25.6.15

UN MIÉRCOLES DE MILONGA

Esta semana retomamos las refacciones en Villa Golondrina y la casa ENTERA está llena de polvo. Antes me desesperaba. Ahora me divierte. Cierro los ojos y sé que pronto se termina. Las cosas vuelven a su lugar y, de paso, el revuelo nos deja anécdotas que hacen con que la casa vaya teniendo su propia historia, que sea aún más hogar. Como esta, que me acordé, de otro miércoles como hoy. La escribo en presente pero es de cuando tiramos el baño abajo, el año pasado.

Entre la tierra y todo el lío que hay en casa por la refacción, nos vamos a una milonga. En un lugar donde te toman reserva pero tenes que buscar tu mesa, quizás cruzar toda la pista de baile hasta encontrarla, como nos pasa a nosotros. Recién del otro lado del salón encontramos una mesa con cartelito que dice Julieta. Sin apellido, pero nos hacemos cargo.
En una las sillas hay una campera de cuero. Le pregunto al señor de la mesa de al lado si sabe de quien es. No entiende muy bien de qué le estoy hablando y se ríe achinando los ojos. Tiene un traje color claro y un pañuelo muy bien puesto en el cuello. Un borracho impecable, sea dicha la verdad.

Nuestra primera botella de vino baja como agua para acompañar las empanadas. En el entretiempo de la orquesta Emi se levanta a buscarnos otro vino. Algunos hombres me invitan a bailar. Me da vergüenza, me siento como una nena. Sonrío pero paso.
Me gusta observar la variedad de parejas: desde lo más tradicional a petiso con alta, mujer con mujer, hombre con hombre, vieja con joven. Muchos tacos, muchos peinados. No dejo de pensar que podría haber aprovechado la ocasión para producirme un poco más.

La orquesta vuelve a tocar. Mientras el vino sigue bajando, hablamos de la campera y decidimos "ya fue, no tiene dueño, es nuestra". Hay presentación de parejas de tango. Bailan "Esta noche de luna", tema romántico si los hay. "La noche es azul, convida a soñar, ya el cielo ha encendido su faro mejor. Si un beso te doy pecado no ha de ser, culpable es la noche que incita a querer".

Emi se levanta una vez más. Ya estamos por irnos. Vuelve con dos botellitas de champagne. Como resistirme? Seguimos tomando y hacemos incontables planes imaginarios para la campera. Me la pruebo. Es mi talle. Es el destino. "Y si nos llevamos esta copas también?". Estamos bastante ebrios, claramente.

Ya somos muy pocos en el lugar. Veo una señora con pinta de extranjera que circula por el salón pero no está bailando. Parece buscar algo y casi no puede caminar. Yo le hago señas, la llamo. Sí, es la dueña de la campera. Pone cara de alivio y me dice gracias unas tres veces con mucho acento. "La pucha, perdimos la campera! Bueno... pero las copas las llevamos!".
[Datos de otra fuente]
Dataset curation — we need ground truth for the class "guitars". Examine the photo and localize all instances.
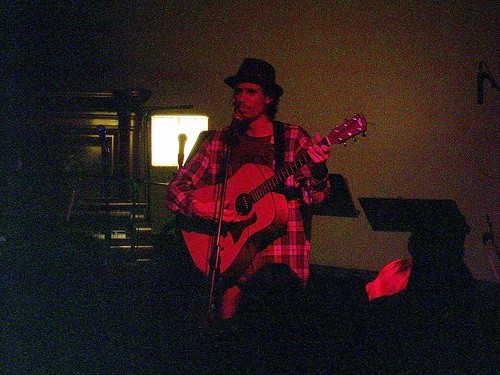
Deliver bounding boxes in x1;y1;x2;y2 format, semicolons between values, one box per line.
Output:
179;112;367;277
La milonga termina pero el dj aún pone temas. Para los músicos que están sentados comiendo algo. Para los chicos de limpieza que ya empiezan a acomodar todo. Para nosotros dos. Porque si antes hasta para pasar por la pista lo hacíamos con respeto ahora ya estamos inventando pasos de tango juntos. Nos abrazamos, nos reímos, nos besamos descaradamente. Pecado no ha de ser. No decía así el tema?

Salimos a buscar un taxi. "Caminemos unas cuadras, hasta Paseo Colón". Nos equivocamos totalmente de lado. Más risas, más besos. Retomamos el rumbo y llegamos a casa.

Apenas 4 horas después, a las 8h de la mañana suena el timbre. Son los muchachos que están haciendo la refacción. Les abrimos la puerta y volvemos a acostarnos otro rato. Imposible dormir porque el ruido de la obra es tremendo así que nos levantamos nomas. Sobre la mesa están las dos copas. "En serio las trajimos? Que vergüenza, eso no se hace". Va la pava al fuego para el mate y marchan unas tostadas para tratar de arrancar el día. "La pasaste bien? Muy, RE. Joya, yo también. Te amo. También te amo".